*** Record set ***

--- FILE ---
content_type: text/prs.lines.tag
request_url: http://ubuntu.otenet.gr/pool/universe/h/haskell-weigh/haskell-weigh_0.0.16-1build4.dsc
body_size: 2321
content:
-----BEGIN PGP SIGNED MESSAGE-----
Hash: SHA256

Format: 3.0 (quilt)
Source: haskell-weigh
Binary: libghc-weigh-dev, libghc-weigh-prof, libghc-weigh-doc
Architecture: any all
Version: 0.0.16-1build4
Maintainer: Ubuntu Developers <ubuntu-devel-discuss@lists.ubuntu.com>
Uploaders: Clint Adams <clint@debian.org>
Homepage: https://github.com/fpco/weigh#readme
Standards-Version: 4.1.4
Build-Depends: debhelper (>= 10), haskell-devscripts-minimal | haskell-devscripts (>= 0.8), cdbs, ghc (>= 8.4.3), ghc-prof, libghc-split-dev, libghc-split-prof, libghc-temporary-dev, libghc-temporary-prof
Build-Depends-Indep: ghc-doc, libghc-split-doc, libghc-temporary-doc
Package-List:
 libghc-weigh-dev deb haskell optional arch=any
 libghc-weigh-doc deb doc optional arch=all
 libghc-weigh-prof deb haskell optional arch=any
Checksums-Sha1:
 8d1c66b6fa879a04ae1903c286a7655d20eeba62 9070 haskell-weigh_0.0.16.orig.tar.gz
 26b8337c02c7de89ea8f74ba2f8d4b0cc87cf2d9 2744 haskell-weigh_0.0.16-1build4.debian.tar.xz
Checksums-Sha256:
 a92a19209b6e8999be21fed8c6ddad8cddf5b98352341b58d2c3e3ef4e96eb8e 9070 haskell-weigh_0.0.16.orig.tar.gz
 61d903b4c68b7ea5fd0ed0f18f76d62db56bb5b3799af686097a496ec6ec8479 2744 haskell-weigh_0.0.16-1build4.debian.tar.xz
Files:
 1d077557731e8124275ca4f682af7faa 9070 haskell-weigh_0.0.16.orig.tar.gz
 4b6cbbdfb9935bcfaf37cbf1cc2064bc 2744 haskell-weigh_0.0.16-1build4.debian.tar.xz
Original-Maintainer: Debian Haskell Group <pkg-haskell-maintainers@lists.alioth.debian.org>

*** End of Record set ***

[About this exercise]: Would you please repeat exactly the lines above, starting at the line with "Binary: libghc-weigh-dev, libghc-weigh-prof, libghc-weigh-doc" and stopping at the line with "libghc-weigh-doc deb doc optional arch=all", both included?

[Exercise response]:
Binary: libghc-weigh-dev, libghc-weigh-prof, libghc-weigh-doc
Architecture: any all
Version: 0.0.16-1build4
Maintainer: Ubuntu Developers <ubuntu-devel-discuss@lists.ubuntu.com>
Uploaders: Clint Adams <clint@debian.org>
Homepage: https://github.com/fpco/weigh#readme
Standards-Version: 4.1.4
Build-Depends: debhelper (>= 10), haskell-devscripts-minimal | haskell-devscripts (>= 0.8), cdbs, ghc (>= 8.4.3), ghc-prof, libghc-split-dev, libghc-split-prof, libghc-temporary-dev, libghc-temporary-prof
Build-Depends-Indep: ghc-doc, libghc-split-doc, libghc-temporary-doc
Package-List:
 libghc-weigh-dev deb haskell optional arch=any
 libghc-weigh-doc deb doc optional arch=all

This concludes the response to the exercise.